_STATED EXERCISE_.
Leave out the pictures and retype exactly the lines from the line with "From this angle, does" through the end of the listing below.

_RECORD EXTRACTS_.
►
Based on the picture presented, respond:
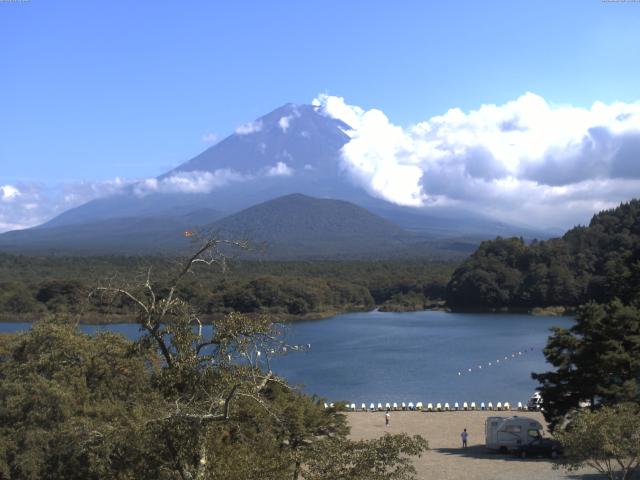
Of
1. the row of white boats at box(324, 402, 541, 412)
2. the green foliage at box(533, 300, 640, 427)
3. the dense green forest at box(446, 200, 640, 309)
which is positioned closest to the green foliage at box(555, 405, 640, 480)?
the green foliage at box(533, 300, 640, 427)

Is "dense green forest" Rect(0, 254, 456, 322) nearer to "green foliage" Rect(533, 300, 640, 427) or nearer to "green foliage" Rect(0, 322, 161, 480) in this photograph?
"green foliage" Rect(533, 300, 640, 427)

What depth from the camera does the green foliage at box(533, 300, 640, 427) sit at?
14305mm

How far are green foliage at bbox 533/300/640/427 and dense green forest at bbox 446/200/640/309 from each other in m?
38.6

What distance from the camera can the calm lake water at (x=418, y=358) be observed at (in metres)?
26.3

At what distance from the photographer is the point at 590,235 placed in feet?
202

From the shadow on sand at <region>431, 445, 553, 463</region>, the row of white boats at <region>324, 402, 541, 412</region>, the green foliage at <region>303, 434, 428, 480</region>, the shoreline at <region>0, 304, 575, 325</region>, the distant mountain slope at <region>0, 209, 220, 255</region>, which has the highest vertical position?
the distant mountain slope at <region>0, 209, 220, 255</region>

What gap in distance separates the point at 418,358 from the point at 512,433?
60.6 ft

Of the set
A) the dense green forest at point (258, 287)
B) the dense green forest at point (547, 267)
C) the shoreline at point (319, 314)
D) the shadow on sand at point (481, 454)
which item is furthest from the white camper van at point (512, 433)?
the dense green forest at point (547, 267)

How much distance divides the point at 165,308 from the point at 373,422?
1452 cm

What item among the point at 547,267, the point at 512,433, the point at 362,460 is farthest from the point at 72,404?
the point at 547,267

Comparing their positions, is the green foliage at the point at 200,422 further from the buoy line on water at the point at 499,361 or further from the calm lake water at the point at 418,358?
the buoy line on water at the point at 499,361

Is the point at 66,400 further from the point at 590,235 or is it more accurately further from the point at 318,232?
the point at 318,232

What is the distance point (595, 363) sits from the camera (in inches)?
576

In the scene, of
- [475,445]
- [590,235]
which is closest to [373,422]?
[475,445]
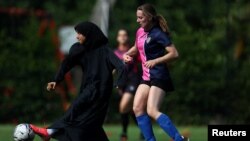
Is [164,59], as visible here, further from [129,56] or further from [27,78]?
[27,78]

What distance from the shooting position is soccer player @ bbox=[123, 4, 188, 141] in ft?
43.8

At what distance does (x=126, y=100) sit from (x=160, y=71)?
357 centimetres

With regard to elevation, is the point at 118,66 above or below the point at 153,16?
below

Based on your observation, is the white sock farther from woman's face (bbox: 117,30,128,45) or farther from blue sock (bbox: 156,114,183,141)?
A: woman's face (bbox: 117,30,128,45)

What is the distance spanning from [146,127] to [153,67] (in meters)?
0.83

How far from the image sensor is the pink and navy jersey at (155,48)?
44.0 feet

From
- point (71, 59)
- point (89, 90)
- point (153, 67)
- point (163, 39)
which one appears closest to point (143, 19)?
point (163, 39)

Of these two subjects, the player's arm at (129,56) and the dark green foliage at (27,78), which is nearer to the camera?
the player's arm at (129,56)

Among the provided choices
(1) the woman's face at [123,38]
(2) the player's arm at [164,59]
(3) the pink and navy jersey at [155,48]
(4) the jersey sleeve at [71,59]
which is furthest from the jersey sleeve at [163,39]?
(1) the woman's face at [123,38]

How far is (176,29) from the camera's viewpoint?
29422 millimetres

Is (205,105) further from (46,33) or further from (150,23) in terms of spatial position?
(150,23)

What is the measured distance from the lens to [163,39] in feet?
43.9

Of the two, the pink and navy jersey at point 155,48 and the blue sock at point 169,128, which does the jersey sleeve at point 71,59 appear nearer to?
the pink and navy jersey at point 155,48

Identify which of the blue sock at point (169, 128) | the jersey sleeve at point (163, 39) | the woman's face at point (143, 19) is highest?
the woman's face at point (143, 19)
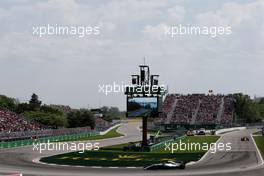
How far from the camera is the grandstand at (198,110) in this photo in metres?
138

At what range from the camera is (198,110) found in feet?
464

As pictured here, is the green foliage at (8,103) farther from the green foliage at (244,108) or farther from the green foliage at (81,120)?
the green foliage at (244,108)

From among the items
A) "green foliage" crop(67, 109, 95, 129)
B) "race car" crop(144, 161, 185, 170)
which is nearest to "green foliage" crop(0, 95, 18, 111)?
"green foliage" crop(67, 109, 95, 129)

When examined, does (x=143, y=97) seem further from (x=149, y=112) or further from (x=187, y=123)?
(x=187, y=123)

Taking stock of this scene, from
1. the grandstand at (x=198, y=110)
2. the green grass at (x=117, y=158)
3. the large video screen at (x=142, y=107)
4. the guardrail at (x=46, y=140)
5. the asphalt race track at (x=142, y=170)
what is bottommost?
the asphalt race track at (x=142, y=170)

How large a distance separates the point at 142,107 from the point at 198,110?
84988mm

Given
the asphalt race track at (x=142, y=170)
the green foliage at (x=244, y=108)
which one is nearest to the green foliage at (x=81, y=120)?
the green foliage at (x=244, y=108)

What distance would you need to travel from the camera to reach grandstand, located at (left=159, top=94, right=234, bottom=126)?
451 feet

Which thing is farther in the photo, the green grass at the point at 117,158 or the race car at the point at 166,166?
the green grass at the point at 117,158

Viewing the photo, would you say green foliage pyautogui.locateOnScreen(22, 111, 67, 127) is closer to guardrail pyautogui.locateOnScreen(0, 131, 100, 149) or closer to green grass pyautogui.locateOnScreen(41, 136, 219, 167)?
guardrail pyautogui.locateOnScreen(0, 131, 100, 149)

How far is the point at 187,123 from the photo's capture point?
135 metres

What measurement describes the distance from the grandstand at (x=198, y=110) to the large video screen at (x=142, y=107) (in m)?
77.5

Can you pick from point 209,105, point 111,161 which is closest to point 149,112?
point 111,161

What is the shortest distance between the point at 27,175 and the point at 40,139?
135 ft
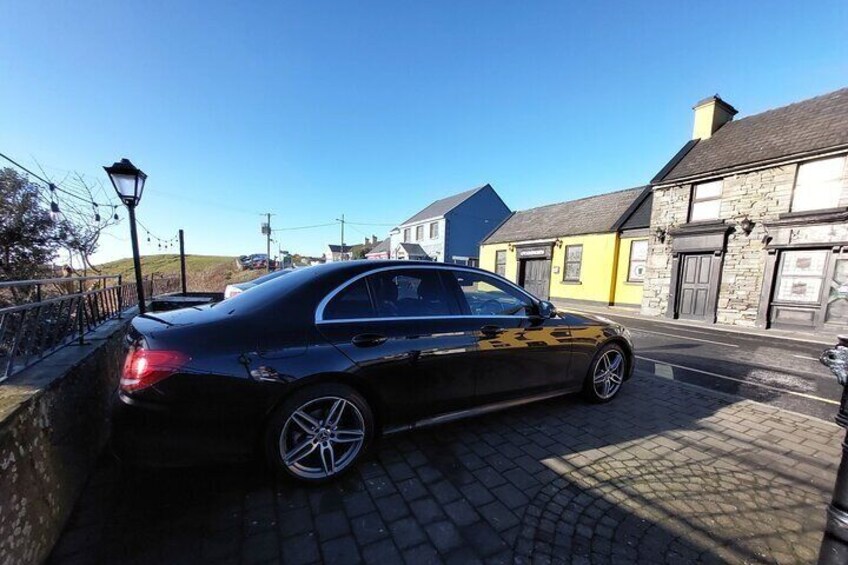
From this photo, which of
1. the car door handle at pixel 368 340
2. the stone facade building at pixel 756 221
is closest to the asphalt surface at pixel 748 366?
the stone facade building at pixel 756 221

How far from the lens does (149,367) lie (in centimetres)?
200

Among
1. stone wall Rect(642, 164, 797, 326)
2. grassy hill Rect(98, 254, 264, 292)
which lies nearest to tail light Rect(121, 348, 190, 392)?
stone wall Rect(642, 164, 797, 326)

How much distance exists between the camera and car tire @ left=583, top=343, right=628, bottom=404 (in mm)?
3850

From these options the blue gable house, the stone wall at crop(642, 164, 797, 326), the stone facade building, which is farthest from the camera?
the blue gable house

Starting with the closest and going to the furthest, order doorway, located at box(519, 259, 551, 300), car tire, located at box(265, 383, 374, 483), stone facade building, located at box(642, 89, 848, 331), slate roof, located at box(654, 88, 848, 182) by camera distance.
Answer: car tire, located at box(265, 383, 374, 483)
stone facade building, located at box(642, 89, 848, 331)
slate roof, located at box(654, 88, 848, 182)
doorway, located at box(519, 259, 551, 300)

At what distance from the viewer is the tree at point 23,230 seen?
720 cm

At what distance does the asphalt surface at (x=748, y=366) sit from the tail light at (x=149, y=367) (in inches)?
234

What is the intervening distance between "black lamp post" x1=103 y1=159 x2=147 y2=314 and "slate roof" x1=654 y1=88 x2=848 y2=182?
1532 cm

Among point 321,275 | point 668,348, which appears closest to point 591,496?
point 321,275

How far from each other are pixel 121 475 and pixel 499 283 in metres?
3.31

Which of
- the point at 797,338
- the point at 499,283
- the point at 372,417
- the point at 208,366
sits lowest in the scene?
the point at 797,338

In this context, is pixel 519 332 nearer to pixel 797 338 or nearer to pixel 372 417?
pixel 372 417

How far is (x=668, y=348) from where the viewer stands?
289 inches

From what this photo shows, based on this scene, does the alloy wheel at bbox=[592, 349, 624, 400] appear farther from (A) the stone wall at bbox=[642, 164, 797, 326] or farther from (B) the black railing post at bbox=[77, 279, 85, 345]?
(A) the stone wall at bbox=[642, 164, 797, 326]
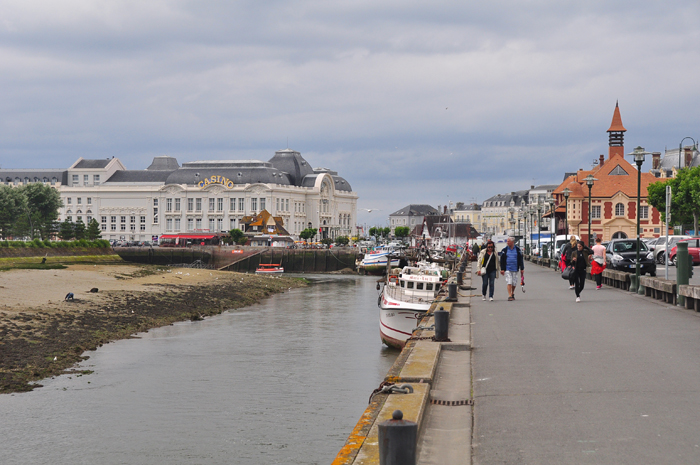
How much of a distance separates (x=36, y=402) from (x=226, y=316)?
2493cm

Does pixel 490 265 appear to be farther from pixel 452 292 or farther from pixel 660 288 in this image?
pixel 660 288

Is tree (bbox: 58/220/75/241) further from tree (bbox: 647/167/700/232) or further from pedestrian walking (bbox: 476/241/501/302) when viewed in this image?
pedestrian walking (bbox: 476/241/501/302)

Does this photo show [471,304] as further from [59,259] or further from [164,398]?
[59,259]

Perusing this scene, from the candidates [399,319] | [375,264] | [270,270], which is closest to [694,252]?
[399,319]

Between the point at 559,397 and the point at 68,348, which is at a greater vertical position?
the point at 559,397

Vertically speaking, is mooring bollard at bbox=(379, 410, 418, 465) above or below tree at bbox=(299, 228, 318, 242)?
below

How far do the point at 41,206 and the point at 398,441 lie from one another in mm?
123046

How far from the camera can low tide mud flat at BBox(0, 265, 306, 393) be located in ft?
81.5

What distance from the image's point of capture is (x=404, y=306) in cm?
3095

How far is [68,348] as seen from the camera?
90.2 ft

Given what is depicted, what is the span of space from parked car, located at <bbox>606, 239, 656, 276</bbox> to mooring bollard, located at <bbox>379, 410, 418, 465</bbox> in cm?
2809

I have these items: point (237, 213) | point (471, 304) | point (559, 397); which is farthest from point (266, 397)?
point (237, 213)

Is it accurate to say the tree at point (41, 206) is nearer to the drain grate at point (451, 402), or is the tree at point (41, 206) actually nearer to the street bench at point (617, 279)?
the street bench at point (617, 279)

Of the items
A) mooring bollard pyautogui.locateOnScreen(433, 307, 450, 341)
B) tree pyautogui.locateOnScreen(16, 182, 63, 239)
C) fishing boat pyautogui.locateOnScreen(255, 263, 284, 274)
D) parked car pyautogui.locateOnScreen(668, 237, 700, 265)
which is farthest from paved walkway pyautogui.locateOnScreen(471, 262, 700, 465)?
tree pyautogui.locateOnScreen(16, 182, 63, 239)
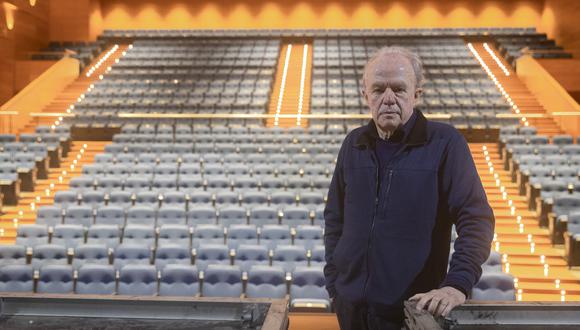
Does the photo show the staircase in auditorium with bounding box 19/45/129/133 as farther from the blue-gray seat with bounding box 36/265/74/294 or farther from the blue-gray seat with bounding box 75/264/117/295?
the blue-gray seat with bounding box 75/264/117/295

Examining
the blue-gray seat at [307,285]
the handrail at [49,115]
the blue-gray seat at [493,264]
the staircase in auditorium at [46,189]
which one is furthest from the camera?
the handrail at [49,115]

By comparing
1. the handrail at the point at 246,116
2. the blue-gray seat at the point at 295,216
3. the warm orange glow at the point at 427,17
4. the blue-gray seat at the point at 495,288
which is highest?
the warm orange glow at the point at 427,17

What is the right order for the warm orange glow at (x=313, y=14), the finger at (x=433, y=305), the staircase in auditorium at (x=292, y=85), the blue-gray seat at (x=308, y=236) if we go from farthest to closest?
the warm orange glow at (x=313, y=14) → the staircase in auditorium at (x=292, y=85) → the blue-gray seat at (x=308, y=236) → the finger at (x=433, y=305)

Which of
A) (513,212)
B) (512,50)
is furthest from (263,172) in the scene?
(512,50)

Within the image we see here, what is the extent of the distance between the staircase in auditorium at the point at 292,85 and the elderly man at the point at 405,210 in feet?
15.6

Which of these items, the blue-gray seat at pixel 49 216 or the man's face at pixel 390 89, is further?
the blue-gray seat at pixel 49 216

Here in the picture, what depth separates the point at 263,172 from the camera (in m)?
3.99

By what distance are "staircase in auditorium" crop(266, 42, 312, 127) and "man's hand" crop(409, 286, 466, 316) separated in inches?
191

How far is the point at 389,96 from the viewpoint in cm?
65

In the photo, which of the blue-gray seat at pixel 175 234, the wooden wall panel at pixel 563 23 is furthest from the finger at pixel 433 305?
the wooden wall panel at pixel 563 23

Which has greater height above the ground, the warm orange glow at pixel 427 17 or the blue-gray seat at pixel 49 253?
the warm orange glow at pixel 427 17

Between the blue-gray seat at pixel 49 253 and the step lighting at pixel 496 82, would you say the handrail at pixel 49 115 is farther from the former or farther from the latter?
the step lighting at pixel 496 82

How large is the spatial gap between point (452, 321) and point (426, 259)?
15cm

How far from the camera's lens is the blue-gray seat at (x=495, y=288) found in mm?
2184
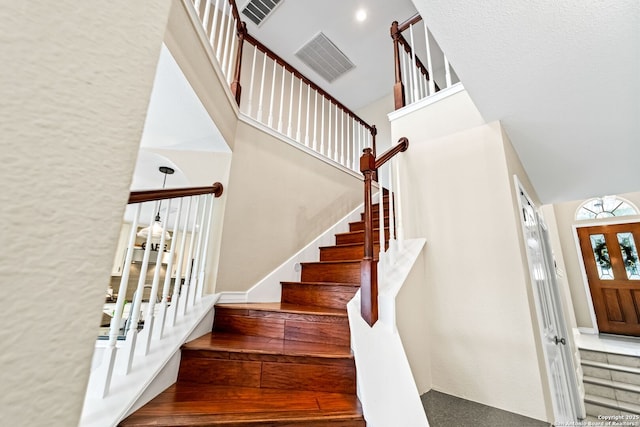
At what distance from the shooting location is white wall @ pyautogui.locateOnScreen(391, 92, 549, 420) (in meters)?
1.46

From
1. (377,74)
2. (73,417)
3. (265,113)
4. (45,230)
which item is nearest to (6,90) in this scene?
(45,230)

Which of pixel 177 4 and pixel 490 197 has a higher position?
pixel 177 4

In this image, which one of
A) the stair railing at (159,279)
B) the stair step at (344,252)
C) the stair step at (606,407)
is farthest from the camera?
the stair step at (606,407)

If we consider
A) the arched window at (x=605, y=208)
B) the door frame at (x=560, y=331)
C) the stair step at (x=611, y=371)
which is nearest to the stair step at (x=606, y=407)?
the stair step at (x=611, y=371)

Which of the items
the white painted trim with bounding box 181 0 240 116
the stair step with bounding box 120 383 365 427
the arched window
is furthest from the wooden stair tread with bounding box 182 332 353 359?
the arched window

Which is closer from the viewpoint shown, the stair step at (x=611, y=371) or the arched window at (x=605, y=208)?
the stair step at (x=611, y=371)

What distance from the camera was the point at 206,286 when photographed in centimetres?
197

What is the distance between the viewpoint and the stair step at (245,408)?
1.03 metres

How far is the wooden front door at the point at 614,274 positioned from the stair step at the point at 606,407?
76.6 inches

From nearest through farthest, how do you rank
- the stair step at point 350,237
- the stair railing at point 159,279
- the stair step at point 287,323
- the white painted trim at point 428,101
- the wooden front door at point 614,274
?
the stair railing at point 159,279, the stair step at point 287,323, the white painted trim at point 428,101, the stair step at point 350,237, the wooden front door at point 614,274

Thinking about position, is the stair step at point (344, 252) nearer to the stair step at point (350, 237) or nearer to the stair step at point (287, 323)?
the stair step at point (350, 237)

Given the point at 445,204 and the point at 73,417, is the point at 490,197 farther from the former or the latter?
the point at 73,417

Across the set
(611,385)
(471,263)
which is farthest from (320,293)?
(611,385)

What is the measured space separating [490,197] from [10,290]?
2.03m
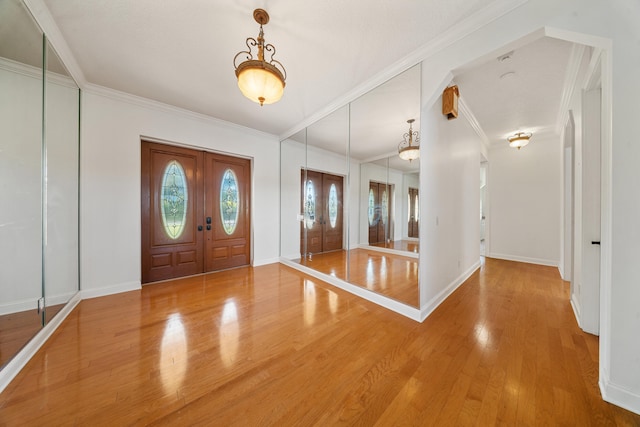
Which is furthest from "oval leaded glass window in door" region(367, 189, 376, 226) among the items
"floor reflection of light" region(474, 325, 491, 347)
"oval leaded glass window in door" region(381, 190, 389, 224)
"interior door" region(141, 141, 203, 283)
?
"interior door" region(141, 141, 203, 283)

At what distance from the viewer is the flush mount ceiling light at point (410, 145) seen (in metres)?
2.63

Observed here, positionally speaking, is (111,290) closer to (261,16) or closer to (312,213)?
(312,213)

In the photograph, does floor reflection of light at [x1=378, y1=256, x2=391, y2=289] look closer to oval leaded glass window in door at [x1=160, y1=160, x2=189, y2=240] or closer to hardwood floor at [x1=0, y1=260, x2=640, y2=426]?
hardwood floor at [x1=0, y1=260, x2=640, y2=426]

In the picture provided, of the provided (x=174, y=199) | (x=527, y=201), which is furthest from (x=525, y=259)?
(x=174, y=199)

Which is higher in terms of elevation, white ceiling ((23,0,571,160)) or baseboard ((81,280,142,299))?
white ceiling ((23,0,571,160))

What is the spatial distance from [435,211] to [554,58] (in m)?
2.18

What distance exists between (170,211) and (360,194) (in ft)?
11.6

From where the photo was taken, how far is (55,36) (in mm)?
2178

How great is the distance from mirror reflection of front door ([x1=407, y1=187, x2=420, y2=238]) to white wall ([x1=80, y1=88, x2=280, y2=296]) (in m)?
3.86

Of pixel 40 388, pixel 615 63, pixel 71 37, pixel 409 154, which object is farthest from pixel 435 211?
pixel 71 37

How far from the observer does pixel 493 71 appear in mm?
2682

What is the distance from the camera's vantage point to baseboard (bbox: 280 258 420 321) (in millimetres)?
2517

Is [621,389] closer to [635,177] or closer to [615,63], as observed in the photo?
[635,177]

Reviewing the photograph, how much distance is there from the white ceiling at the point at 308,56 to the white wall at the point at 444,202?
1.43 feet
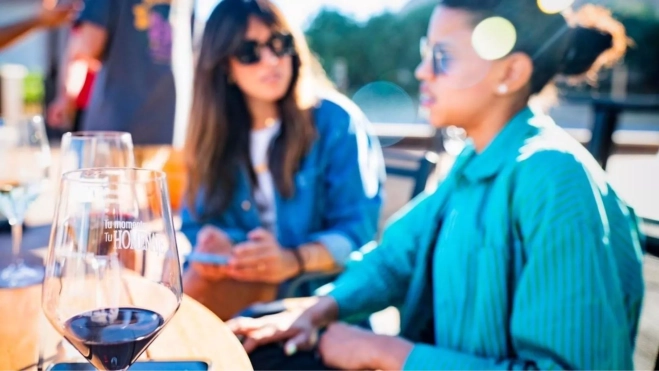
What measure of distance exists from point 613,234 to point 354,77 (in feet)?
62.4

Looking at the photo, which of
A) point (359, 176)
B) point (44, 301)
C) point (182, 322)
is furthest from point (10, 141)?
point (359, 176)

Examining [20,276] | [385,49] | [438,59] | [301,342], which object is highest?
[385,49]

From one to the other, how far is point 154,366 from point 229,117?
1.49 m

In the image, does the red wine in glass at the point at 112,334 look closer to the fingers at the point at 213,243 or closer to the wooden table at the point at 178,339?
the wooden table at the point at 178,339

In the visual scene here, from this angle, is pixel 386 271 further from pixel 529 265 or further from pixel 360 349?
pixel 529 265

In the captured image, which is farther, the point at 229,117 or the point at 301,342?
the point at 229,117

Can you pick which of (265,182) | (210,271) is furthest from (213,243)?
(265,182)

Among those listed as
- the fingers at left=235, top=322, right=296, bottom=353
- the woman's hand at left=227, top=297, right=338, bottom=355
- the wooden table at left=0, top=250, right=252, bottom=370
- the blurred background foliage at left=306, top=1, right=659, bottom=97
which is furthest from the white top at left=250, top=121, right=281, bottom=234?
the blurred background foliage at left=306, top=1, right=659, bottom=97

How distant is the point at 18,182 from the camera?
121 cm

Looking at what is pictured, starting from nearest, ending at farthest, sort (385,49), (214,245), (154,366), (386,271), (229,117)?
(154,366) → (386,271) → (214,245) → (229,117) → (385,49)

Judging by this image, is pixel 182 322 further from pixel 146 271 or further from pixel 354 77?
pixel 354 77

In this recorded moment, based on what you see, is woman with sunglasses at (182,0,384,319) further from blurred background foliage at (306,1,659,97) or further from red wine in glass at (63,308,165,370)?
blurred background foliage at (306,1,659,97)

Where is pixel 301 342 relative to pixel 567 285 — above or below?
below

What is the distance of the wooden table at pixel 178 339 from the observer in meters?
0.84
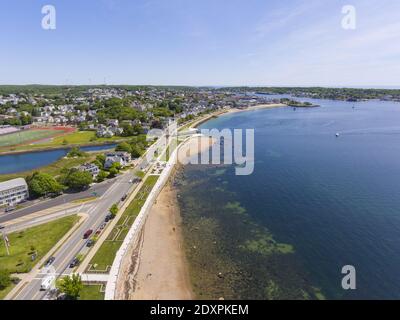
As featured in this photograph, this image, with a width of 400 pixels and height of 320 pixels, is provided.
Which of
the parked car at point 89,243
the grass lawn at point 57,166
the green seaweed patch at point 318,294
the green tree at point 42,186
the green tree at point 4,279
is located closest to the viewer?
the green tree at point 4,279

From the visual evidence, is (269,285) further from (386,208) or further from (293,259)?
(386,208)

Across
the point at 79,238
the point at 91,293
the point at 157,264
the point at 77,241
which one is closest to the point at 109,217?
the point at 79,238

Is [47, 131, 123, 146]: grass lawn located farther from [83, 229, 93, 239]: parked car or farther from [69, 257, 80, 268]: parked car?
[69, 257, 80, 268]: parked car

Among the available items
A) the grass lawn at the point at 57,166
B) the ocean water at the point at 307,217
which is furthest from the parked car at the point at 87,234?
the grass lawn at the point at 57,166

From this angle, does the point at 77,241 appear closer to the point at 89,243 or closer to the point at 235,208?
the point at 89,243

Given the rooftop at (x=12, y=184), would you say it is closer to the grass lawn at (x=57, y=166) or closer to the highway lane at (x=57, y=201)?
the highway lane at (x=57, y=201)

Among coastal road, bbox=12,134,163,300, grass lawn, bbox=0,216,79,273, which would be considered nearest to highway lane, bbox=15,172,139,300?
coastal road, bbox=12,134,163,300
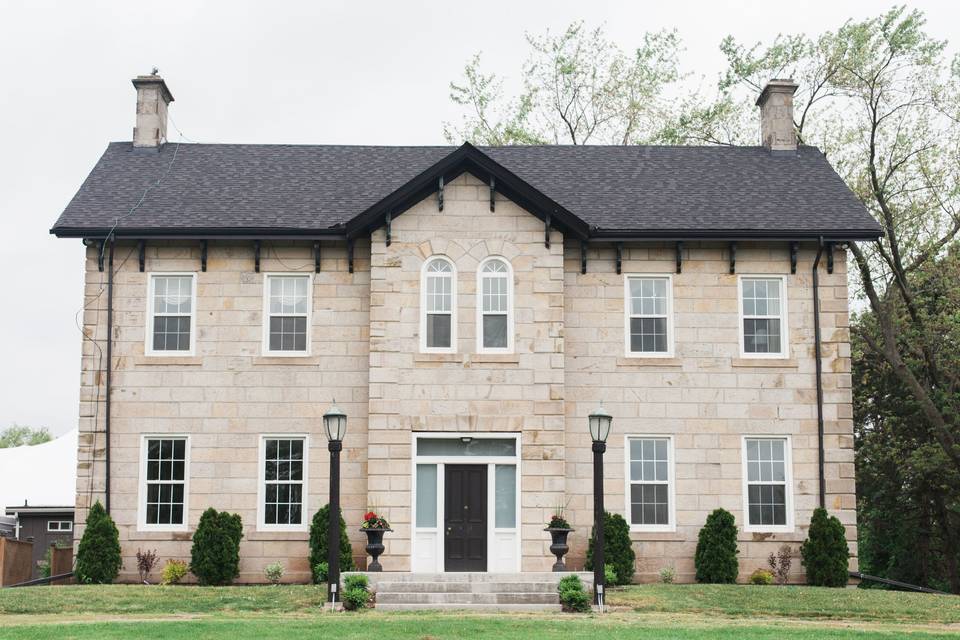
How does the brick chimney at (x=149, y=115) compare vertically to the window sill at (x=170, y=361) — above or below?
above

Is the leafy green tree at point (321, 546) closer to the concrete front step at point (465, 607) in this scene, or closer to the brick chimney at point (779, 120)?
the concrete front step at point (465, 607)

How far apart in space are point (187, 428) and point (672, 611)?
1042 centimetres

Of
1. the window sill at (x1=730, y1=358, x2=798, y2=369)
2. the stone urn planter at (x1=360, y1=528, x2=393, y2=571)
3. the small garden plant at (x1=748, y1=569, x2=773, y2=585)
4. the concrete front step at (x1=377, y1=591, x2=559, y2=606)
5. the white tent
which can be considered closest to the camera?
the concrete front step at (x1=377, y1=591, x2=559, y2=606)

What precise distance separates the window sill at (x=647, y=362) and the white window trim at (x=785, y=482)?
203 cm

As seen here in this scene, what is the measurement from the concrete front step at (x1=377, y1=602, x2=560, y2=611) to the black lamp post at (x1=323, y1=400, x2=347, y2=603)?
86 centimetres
◄
_SOLUTION TO THE PROBLEM_.
From this angle, does the point at 77,241 appear closer to the point at 89,243 or closer to the point at 235,208?
the point at 89,243

Given the rooftop at (x=12, y=184), would you say it is closer to the grass lawn at (x=57, y=166) or closer to the highway lane at (x=57, y=201)?
the highway lane at (x=57, y=201)

Among coastal road, bbox=12,134,163,300, grass lawn, bbox=0,216,79,273, which would be considered nearest to highway lane, bbox=15,172,139,300?
coastal road, bbox=12,134,163,300
How does the brick chimney at (x=149, y=115) compare vertically to the window sill at (x=170, y=361) — above or below?
above

Is the leafy green tree at point (321, 546) closer to the concrete front step at point (465, 607) in this scene, or closer to the brick chimney at point (779, 120)?
the concrete front step at point (465, 607)

How far apart in space are point (187, 428) and point (672, 611)?
1042 centimetres

Of
1. the window sill at (x1=730, y1=358, x2=798, y2=369)
2. the stone urn planter at (x1=360, y1=528, x2=393, y2=571)
3. the small garden plant at (x1=748, y1=569, x2=773, y2=585)
4. the concrete front step at (x1=377, y1=591, x2=559, y2=606)
5. the white tent
which can be considered closest to the camera?
the concrete front step at (x1=377, y1=591, x2=559, y2=606)

What precise distance separates the window sill at (x=647, y=362) and the white window trim at (x=785, y=482)?
203 cm

As seen here in this scene, what is the measurement from the concrete front step at (x1=377, y1=602, x2=560, y2=611) to the black lamp post at (x1=323, y1=400, x2=347, y2=603)?
86 centimetres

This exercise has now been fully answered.